Boston Uprising owner Robert Kraft refuses plea in sex traffic case

By Olivia Richman


Mar 20, 2019

Reading time: 2 min

Boston Uprising owner Robert Kraft turned down a plea deal offered by Florida prosecutors after he was charged with soliciting prostitution at a massage parlor.

It was confirmed earlier this week that the Palm Beach County State Attorney’s Office had offered to drop charges leveled against Robert Kraft and 24 other men involved in the sex trafficking sting should they concede that they would be found guilty if tried in a court of law. Kraft would also have been required to perform 100 hours of community service and attend a class on prostitution’s dangers if he wanted his two counts of solicitation dropped. The 77-year-old also had to agree to be tested for sexually transmitted diseases and to pay a court fee of $10,000.

According to an ESPN investigative report, admitting guilt is a “non-starter” for Kraft, who stuck with his plea of not guilty on both counts. For the Uprising and New England Patriots owner, distancing himself from the human trafficking allegations and sealing video evidence are now his main priorities.
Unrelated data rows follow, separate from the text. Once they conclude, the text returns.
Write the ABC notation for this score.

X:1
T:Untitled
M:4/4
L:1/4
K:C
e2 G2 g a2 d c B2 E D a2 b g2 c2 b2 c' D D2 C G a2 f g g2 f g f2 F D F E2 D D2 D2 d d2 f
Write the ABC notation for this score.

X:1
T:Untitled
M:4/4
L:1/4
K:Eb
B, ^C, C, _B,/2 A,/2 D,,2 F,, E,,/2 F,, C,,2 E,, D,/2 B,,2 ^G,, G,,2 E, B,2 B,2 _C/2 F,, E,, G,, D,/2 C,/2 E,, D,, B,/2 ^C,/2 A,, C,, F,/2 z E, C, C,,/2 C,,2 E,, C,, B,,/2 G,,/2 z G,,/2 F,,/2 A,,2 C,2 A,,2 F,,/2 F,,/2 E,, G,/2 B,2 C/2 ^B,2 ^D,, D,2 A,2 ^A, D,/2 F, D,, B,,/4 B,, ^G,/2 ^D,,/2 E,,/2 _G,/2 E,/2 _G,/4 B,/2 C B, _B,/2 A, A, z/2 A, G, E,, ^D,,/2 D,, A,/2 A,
Now that Kraft has refused the deal, he will be put on trial and, if found guilty, could face up to one year of jail time.

Kraft is one of about 300 men charged in Florida as part of the state’s continued efforts in cracking down on human trafficking. It’s been reported that ten affected parlors have been closed after investigators uncovered that women working there were Chinese immigrants forced to live in the spas and perform multiple sex acts each day.

“As long as there is a demand, there will be a supply – and I was stunned by the amount of demand,” said Sheriff William Snyder, who led the massage parlor investigation.

Kraft visited Orchids of Asia twice in late January, just before watching the Patriots play in Kansas City. Police stated that they secretly videotaped the billionaire engaging in a sex act in exchange for cash.

While the NFL has yet to take any action against Kraft, paying for a prostitute is a violation of the league’s personal conduct policy.